# Oh no, here we go again!!



## malluver1005 (Nov 15, 2009)

I went to their website to see if they had anything new...shouldn't have done it. I NEED to have this one! Someone please tell me otherwise LOL!! 

Chevron - LIMITED-Geometric Collars


----------



## Scarlett_O' (May 19, 2011)

OHHHHHHHHHH.......what a PURDY, PURDY collar!!!!!!!!!!!!!!


----------



## xellil (Apr 4, 2011)

malluver1005 said:


> I went to their website to see if they had anything new...shouldn't have done it. I NEED to have this one! Someone please tell me otherwise LOL!!
> 
> Chevron - LIMITED-Geometric Collars


yep, you know we're all going to tell you to buy it so you might as well


----------



## Sprocket (Oct 4, 2011)

Ooh another pattern I can try to recreate


----------



## malluver1005 (Nov 15, 2009)

Sprocket said:


> Ooh another pattern I can try to recreate


I just love the shades of blue in it...it's my favorite color!


----------



## frogdog (Aug 10, 2011)

I likey...the blue shades are very pretty...I say go for it.


----------



## Herzo (Feb 5, 2011)

I hate this forum for turning me into a collar freak. I want to try her new ones that she had made out of canvas for every day wear. The really pretty ones I don't think will put up with the scratching. But I make them wear them when we go on walks just so I can see them.


----------



## Janet At Nutro (Mar 11, 2011)

Wow that is a really nice collar!
I can see why you are so tempted to get it!


----------



## malluver1005 (Nov 15, 2009)

Herzo said:


> I hate this forum for turning me into a collar freak.

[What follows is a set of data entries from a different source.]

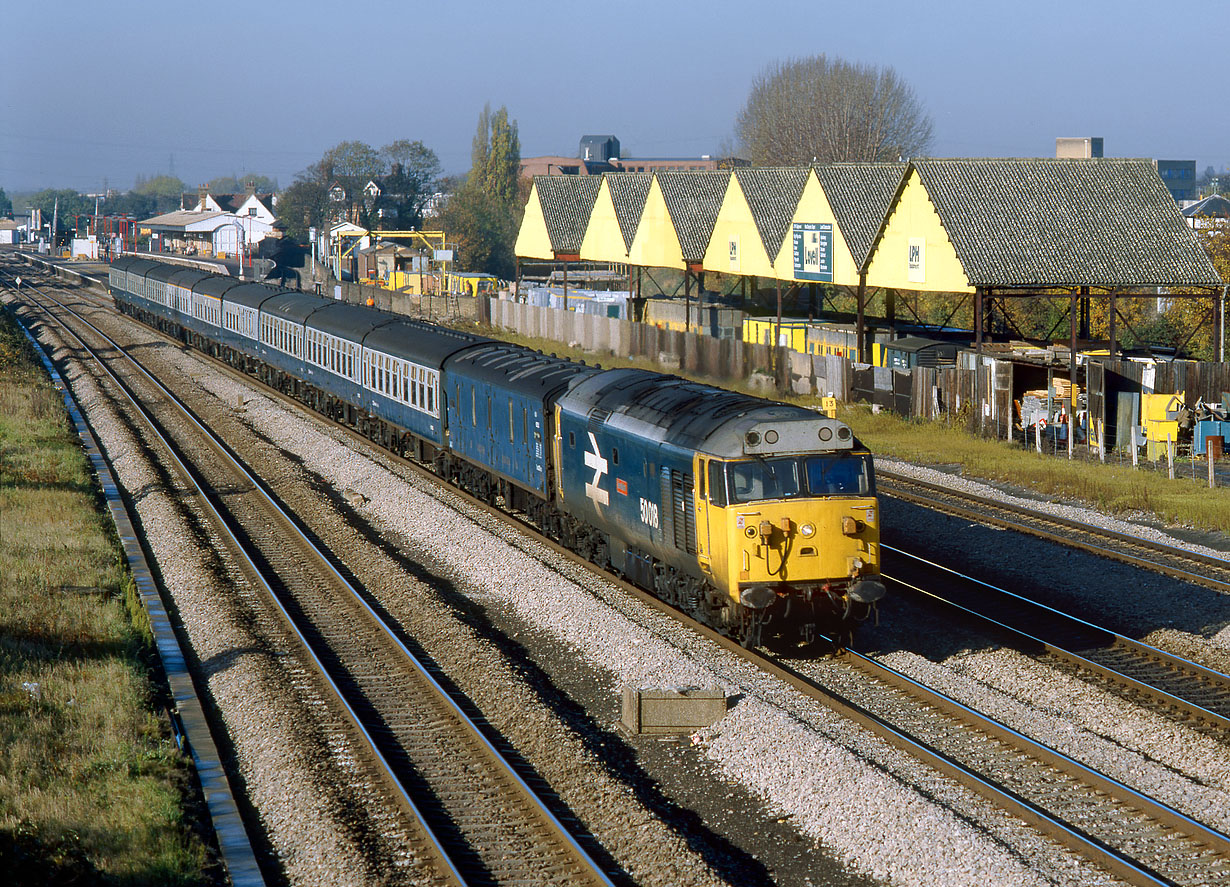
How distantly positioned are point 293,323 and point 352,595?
1026 inches

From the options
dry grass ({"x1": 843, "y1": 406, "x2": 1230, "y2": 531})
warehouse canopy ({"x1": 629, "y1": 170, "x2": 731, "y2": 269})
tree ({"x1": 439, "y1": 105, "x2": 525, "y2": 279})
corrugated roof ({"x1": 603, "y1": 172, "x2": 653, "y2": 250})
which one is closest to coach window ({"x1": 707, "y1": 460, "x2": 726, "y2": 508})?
dry grass ({"x1": 843, "y1": 406, "x2": 1230, "y2": 531})

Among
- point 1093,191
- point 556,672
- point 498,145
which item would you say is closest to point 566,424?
point 556,672

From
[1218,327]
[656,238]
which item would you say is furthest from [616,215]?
[1218,327]

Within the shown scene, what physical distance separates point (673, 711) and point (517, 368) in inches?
494

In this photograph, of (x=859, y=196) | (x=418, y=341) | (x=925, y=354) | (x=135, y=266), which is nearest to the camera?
→ (x=418, y=341)

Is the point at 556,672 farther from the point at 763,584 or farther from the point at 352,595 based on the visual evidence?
the point at 352,595

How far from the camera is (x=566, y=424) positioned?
876 inches

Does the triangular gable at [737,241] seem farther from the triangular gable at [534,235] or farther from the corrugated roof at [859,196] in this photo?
the triangular gable at [534,235]

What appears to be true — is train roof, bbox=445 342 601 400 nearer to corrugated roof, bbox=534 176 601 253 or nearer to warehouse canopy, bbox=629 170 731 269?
warehouse canopy, bbox=629 170 731 269

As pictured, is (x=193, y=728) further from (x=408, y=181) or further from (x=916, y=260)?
(x=408, y=181)

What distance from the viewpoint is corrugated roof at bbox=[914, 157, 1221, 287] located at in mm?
40375

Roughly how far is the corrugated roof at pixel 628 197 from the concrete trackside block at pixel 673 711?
172ft

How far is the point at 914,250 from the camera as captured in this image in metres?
43.0

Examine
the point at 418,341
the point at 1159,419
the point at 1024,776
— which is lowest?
the point at 1024,776
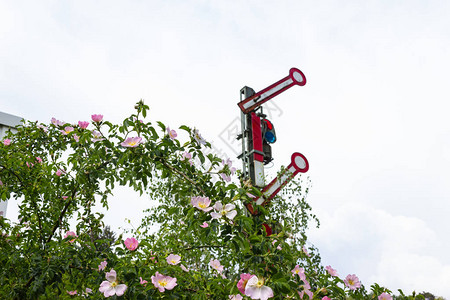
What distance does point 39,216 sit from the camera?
2.39 m

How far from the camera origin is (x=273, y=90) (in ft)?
14.2

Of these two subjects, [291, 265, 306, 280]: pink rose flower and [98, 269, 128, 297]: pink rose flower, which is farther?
[291, 265, 306, 280]: pink rose flower

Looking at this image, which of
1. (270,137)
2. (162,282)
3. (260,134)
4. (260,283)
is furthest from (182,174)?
(270,137)

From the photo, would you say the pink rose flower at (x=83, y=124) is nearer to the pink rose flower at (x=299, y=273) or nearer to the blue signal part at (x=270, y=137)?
the pink rose flower at (x=299, y=273)

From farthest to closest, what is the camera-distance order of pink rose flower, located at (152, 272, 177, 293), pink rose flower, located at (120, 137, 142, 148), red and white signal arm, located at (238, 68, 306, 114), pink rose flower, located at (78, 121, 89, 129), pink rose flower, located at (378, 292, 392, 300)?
red and white signal arm, located at (238, 68, 306, 114) → pink rose flower, located at (78, 121, 89, 129) → pink rose flower, located at (378, 292, 392, 300) → pink rose flower, located at (120, 137, 142, 148) → pink rose flower, located at (152, 272, 177, 293)

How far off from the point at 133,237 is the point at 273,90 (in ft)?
9.05

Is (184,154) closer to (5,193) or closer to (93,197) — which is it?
(93,197)

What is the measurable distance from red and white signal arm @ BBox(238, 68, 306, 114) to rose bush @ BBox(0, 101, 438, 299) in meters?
2.03

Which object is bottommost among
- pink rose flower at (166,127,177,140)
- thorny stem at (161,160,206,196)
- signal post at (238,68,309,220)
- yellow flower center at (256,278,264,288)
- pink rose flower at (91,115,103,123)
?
yellow flower center at (256,278,264,288)

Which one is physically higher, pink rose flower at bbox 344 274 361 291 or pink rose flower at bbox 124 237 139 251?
pink rose flower at bbox 344 274 361 291

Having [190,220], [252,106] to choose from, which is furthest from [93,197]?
[252,106]

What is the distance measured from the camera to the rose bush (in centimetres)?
158

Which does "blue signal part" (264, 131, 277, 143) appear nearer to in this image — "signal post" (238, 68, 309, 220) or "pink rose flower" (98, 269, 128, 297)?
"signal post" (238, 68, 309, 220)

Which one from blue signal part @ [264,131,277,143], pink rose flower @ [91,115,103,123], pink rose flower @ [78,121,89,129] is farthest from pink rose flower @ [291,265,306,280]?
blue signal part @ [264,131,277,143]
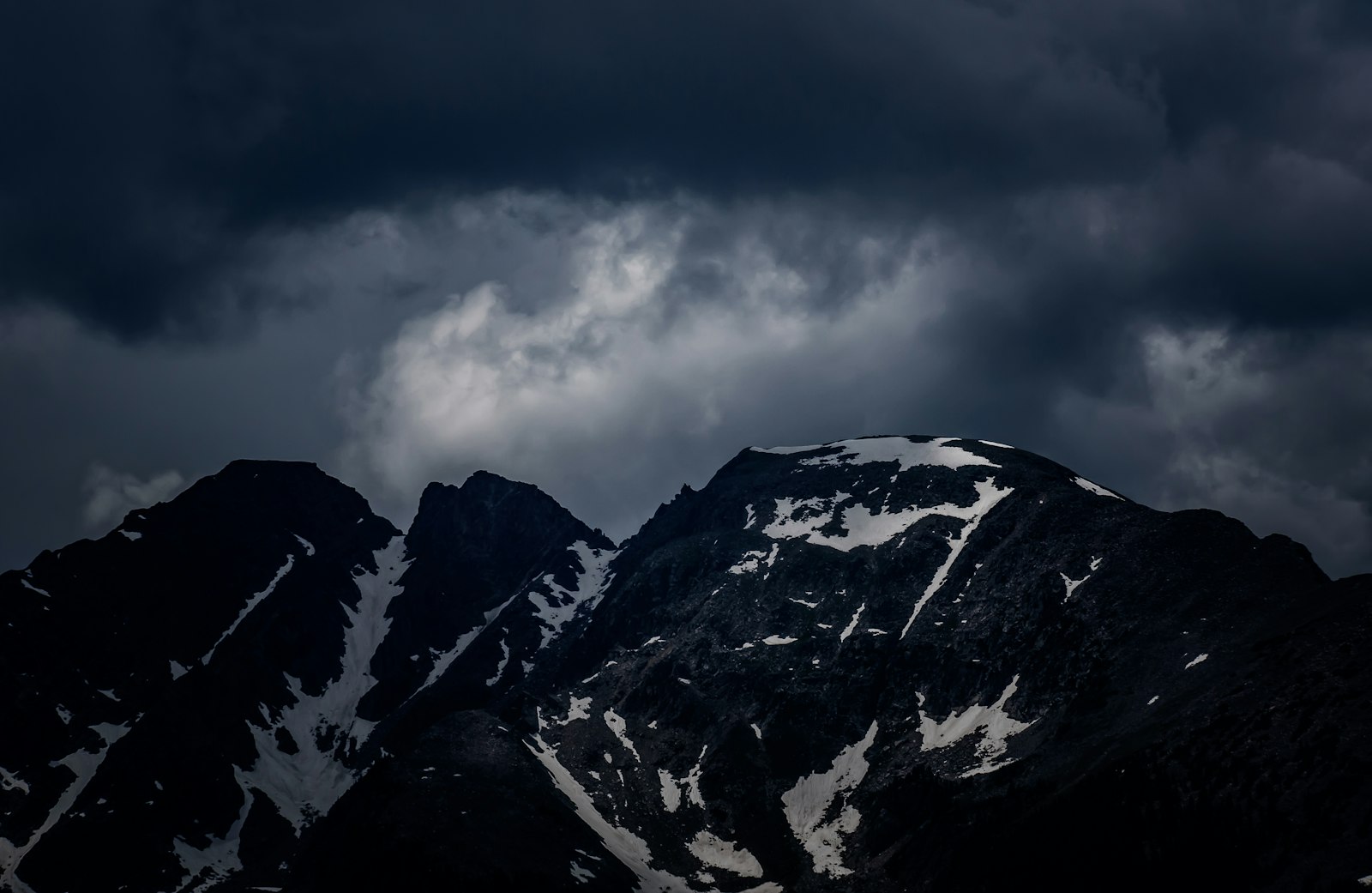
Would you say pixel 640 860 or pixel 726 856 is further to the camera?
pixel 726 856

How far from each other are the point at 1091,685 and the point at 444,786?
375 feet

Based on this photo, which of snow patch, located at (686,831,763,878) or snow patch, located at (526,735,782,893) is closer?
snow patch, located at (526,735,782,893)

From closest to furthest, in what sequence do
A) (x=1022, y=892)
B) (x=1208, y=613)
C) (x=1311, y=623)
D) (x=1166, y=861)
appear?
(x=1166, y=861)
(x=1022, y=892)
(x=1311, y=623)
(x=1208, y=613)

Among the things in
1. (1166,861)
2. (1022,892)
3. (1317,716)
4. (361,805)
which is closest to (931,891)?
(1022,892)

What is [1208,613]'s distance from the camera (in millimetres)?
181750

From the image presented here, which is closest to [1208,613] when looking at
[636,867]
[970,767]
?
[970,767]

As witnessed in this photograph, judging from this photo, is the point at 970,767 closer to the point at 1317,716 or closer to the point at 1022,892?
the point at 1022,892

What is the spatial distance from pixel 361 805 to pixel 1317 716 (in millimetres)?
154283

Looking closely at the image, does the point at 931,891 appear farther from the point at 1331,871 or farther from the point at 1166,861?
the point at 1331,871

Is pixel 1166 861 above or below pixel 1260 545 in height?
below

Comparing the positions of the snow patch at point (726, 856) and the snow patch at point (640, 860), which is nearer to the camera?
the snow patch at point (640, 860)

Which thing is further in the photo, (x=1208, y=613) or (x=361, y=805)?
(x=361, y=805)

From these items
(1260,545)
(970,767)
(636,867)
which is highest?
(1260,545)

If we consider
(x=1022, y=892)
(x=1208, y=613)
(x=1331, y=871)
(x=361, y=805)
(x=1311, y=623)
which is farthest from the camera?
(x=361, y=805)
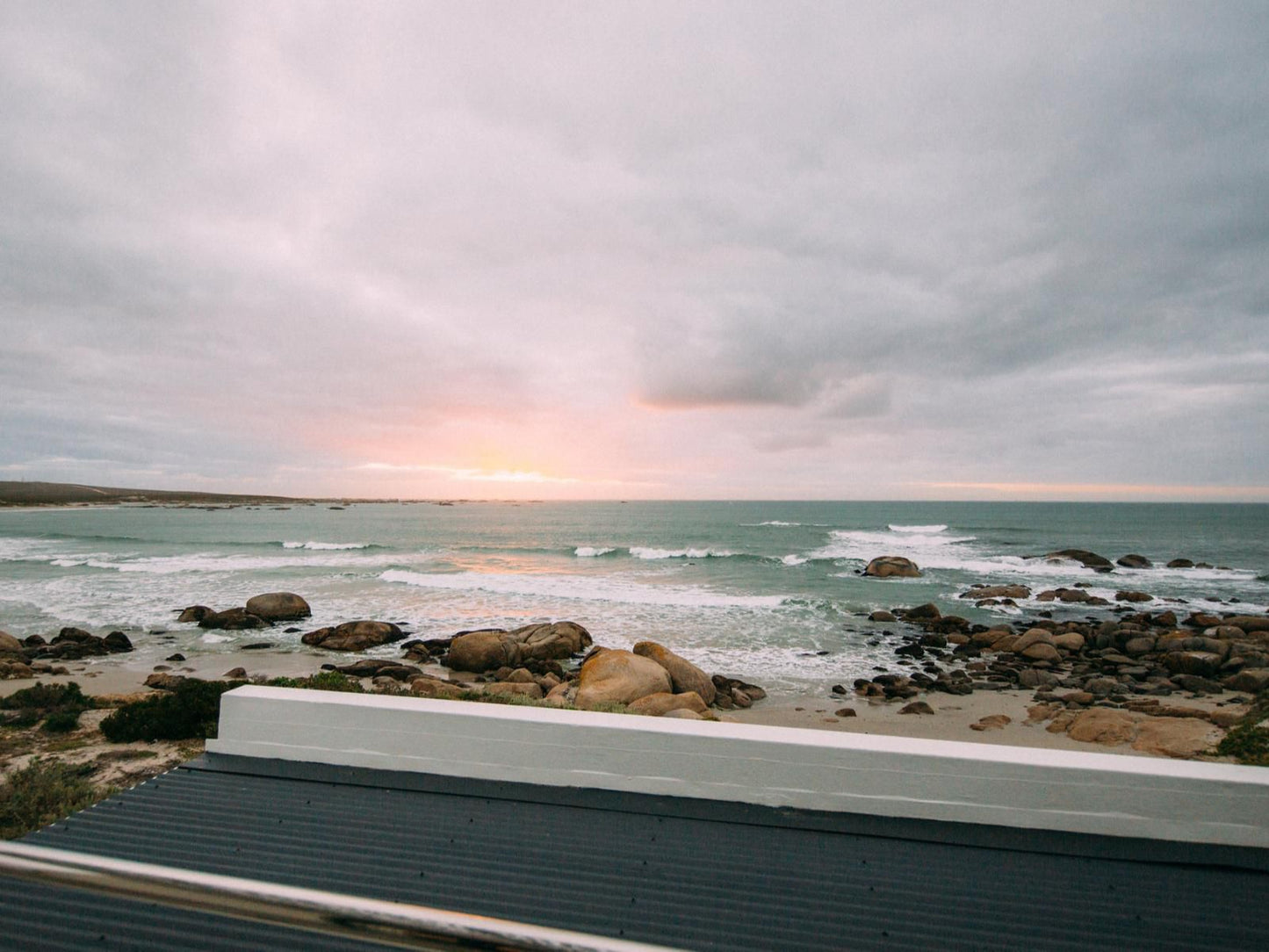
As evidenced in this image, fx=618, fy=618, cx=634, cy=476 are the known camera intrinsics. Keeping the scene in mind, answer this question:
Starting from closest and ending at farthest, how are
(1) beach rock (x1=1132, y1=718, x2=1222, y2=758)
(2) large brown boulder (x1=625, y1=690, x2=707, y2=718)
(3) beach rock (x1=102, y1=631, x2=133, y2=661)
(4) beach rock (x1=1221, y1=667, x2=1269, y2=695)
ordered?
(1) beach rock (x1=1132, y1=718, x2=1222, y2=758)
(2) large brown boulder (x1=625, y1=690, x2=707, y2=718)
(4) beach rock (x1=1221, y1=667, x2=1269, y2=695)
(3) beach rock (x1=102, y1=631, x2=133, y2=661)

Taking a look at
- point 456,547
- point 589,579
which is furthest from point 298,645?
point 456,547

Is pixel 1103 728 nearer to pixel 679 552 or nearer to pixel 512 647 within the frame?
pixel 512 647

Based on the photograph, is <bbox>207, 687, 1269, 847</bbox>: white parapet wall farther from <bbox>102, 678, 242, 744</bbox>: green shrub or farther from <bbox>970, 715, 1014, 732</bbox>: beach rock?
<bbox>970, 715, 1014, 732</bbox>: beach rock

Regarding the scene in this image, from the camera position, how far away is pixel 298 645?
59.5 ft

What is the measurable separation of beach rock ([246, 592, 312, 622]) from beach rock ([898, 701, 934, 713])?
19456 mm

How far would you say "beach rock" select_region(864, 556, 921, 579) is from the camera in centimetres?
3378

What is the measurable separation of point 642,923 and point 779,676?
1363 cm

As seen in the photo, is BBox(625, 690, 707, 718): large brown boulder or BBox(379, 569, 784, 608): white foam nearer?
BBox(625, 690, 707, 718): large brown boulder

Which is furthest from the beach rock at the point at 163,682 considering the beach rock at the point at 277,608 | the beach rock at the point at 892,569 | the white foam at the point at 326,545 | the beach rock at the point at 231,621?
the white foam at the point at 326,545

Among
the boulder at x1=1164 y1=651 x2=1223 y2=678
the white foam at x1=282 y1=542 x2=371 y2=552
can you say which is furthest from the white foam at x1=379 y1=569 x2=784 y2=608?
the white foam at x1=282 y1=542 x2=371 y2=552

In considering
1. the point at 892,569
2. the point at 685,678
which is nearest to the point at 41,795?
the point at 685,678

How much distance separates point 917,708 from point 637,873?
39.4 ft

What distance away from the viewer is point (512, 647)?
16.4 meters

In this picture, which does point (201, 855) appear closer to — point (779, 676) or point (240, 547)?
point (779, 676)
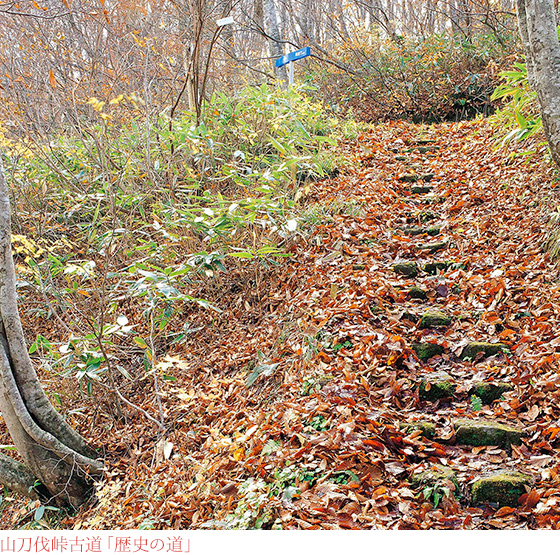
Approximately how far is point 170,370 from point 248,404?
1.01m

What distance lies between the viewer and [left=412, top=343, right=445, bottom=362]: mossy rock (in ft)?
10.5

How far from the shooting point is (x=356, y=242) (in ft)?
15.0

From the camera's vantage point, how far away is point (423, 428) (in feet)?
8.54

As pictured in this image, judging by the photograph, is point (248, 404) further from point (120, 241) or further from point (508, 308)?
point (120, 241)

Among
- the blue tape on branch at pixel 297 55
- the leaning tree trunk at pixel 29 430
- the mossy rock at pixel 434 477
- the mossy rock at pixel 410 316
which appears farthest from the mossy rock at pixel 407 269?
the blue tape on branch at pixel 297 55

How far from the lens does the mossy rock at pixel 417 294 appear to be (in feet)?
12.4

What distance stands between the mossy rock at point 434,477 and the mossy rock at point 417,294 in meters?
1.64

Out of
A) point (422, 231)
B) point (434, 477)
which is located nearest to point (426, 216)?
point (422, 231)

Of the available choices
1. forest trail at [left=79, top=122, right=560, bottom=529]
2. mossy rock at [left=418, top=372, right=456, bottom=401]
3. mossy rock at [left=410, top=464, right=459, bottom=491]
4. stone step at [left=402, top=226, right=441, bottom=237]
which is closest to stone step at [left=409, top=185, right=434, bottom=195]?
forest trail at [left=79, top=122, right=560, bottom=529]

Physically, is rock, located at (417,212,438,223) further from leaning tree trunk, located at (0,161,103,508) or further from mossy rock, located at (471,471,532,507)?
leaning tree trunk, located at (0,161,103,508)

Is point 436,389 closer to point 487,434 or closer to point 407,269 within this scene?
point 487,434

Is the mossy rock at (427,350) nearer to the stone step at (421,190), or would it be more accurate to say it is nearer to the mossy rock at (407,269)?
the mossy rock at (407,269)
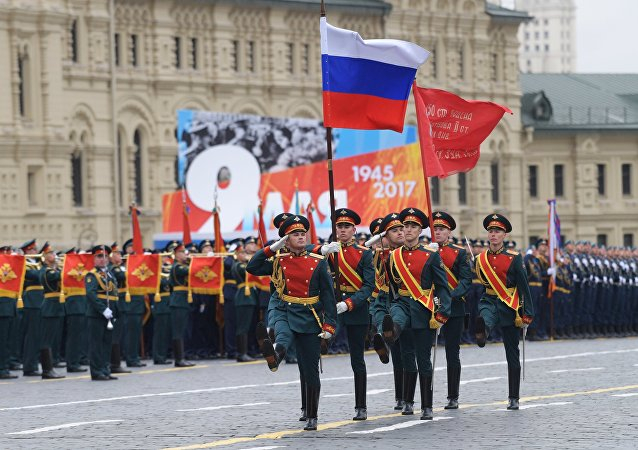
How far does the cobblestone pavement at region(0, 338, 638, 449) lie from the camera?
15.7 m

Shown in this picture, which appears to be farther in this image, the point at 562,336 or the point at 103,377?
the point at 562,336

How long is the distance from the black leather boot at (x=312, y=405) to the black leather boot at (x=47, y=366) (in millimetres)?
8805

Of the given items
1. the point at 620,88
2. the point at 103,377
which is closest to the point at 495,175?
the point at 620,88

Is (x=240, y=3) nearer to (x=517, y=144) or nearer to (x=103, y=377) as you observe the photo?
(x=517, y=144)

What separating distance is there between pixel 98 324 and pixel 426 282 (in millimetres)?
7721

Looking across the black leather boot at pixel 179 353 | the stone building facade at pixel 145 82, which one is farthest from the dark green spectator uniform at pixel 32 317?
the stone building facade at pixel 145 82

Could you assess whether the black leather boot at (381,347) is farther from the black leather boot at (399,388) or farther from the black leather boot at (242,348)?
A: the black leather boot at (242,348)

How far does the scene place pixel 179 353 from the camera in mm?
26922

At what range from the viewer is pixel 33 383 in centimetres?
2383

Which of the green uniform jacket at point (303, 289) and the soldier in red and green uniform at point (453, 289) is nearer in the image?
the green uniform jacket at point (303, 289)

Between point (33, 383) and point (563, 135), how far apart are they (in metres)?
48.2

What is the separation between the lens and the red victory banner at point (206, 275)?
28.3 metres

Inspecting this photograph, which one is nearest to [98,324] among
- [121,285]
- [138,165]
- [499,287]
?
[121,285]

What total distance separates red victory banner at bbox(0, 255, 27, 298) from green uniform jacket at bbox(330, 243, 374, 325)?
8801 mm
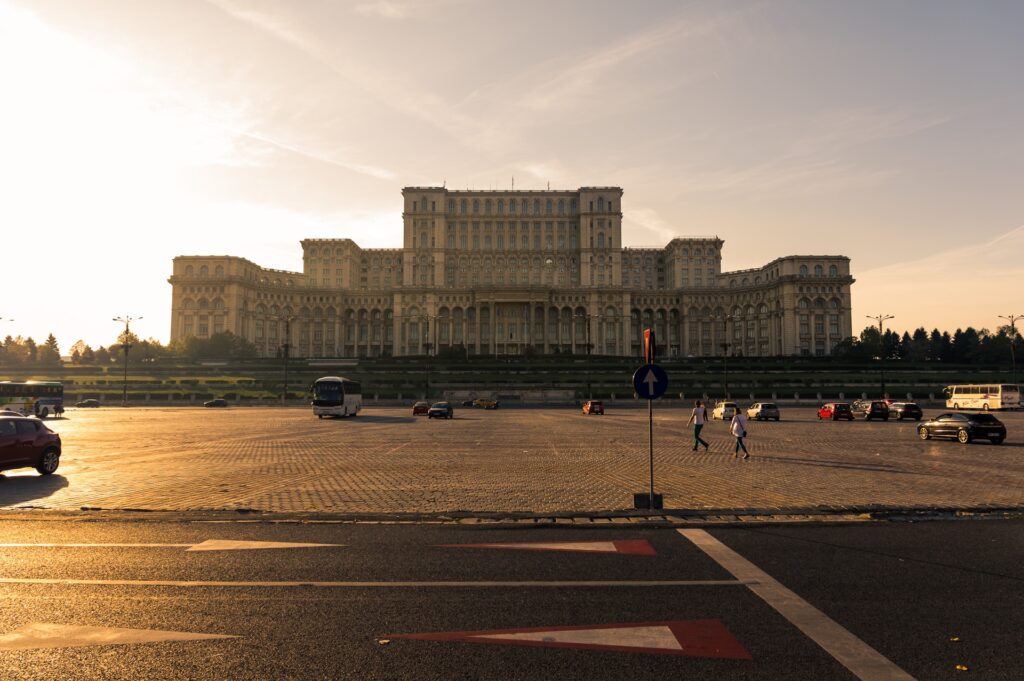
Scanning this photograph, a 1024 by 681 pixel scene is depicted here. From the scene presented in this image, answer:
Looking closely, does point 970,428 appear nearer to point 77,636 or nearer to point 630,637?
point 630,637

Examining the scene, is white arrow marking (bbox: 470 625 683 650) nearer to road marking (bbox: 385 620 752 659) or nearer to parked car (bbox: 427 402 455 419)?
road marking (bbox: 385 620 752 659)

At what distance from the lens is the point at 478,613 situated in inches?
244

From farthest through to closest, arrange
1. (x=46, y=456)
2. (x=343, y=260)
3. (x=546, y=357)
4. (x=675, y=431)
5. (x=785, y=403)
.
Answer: (x=343, y=260) → (x=546, y=357) → (x=785, y=403) → (x=675, y=431) → (x=46, y=456)

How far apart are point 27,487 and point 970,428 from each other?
32.4 m

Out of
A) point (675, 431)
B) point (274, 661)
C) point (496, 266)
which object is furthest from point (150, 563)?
point (496, 266)

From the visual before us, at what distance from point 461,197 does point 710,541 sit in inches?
6290

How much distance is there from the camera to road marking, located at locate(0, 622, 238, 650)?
5.43 metres

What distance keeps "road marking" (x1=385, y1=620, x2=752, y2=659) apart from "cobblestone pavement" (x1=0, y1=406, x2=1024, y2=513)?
5806mm

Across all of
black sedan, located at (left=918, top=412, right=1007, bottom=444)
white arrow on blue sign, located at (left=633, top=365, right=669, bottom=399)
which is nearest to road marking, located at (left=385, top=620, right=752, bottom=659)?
white arrow on blue sign, located at (left=633, top=365, right=669, bottom=399)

I know. I wasn't even interested in collars until I came here!


----------



## Liz (Sep 27, 2010)

There has to be a support group for this - not like the support you get here either. LOL I mean AA type. I was banned for a year from buying more collars when I bought the fifth. I have 7 dogs it hardly seems fair - but at the same time on 90% of my dogs you can't even see the collar.


----------



## magicre (Apr 7, 2010)

hello. my name is malluver and i am a collar--a--holic.


----------



## malluver1005 (Nov 15, 2009)

magicre said:


> hello. my name is malluver and i am a collar--a--holic.


HA! Well, I wouldn't consider myself one YET. This will only be his fourth collar...


----------



## magicre (Apr 7, 2010)

uh. mine each have one. 

although, i never throw collars away...so i have collars galore from every dog i've ever had. i don't know why i can't get rid of them. i never use them or the colour co ordinated leashes they each got.


----------